[EXTRAIT DU TEXTE]
● ● ● ●
Ouverture de la séance royale

MM. les sénateurs et les représentants se sont réunis hier, à midi, sous la présidence de M. le comte de Quarré, sénateur, doyen d’âge, dans la salle où MM. les représentants tiennent ordinairement leurs séances.

Cette salle, dont on connaît l’élégante simplicité, a reçu quelques modifications dans sa décoration. Les tribunes réservées, établies à la hâte au commencement de la révolution, et dont la charpente avait été cachée sous une toile grossière, ont fait place à des tribunes de même dimension, mais disposées et décorées de manière à être en harmonie avec le reste des ornements de la salle, et surtout avec les banquettes où siégent MM. les représentants. Les draperies vertes qui les recouvrent, arrangées avec beaucoup de goût, donnent de la légèreté à leur construction, et sauvent, autant qu’il était possible, l’irrégularité de la coupure d’une colonnade.
● ● ● ●
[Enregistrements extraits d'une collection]
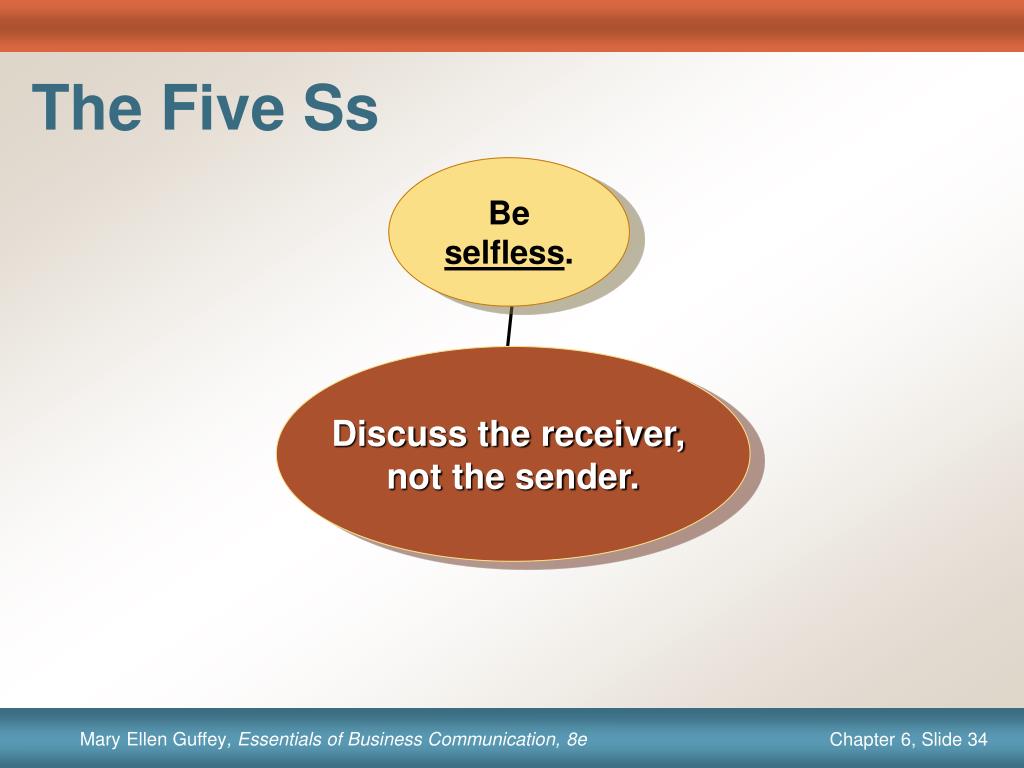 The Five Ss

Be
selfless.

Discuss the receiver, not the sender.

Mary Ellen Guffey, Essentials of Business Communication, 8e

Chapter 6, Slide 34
● ● ● ●
[CONSIGNES]
a: Répondez aux questions suivantes sur le passage consacré à l'ouverture de la séance royale.
(i) Sous la présidence de qui les sénateurs et les représentants se sont-ils réunis ?
(ii) Sous quoi la charpente des tribunes établies au commencement de la révolution avait-elle été cachée ?
(iii) De quelle couleur sont les draperies décrites dans le passage ?
b: Écrivez la suite du passage consacré à l'ouverture de la séance royale, en reprenant juste après sa dernière phrase.

[CORRIGÉ]
a:
(i) Sous la présidence de M. le comte de Quarré, sénateur, doyen d'âge.
(ii) Sous une toile grossière.
(iii) Elles sont vertes.

b:
Au-dessous de ces mêmes tribunes réservées, est une place circulaire qui, auparavant inutile et obscure, est rendue à la lumière et disposée de façon à recevoir de nombreux auditeurs ; des dames, élégamment mises, l’occupaient exclusivement hier, et l’éclat de leur toilette ajoutait à l’éclat de la réunion sans lui rien ôter de ce qu’elle avait d’imposant.

Les tribunes spécialement destinées au corps diplomatique et aux sénateurs étaient remplies des agents des puissances étrangères, et notamment de ceux de la France, de l’Angleterre, de l’Autriche, de la Prusse, de l’Amérique, de l’Espagne et du Portugal.

Les tribunes publiques, comme il arrive toujours dans ces solennités, n’étaient pas assez vastes pour contenir tous ceux qui se sont présentes pour assister à la cérémonie.

MM de Muelenaere, Ernst, d’Huart, Willmar et de Theux sont au banc des ministres.

A midi et demi, M. le président, comte de Quarré, assisté de MM. Dechamps et Kervyn, représentants, remplissant les fonctions de secrétaires, tire au sort les noms de MM. les sénateurs et de MM. les représentants composant la députation qui doit aller recevoir le Roi à son entrée dans le palais de la représentation nationale.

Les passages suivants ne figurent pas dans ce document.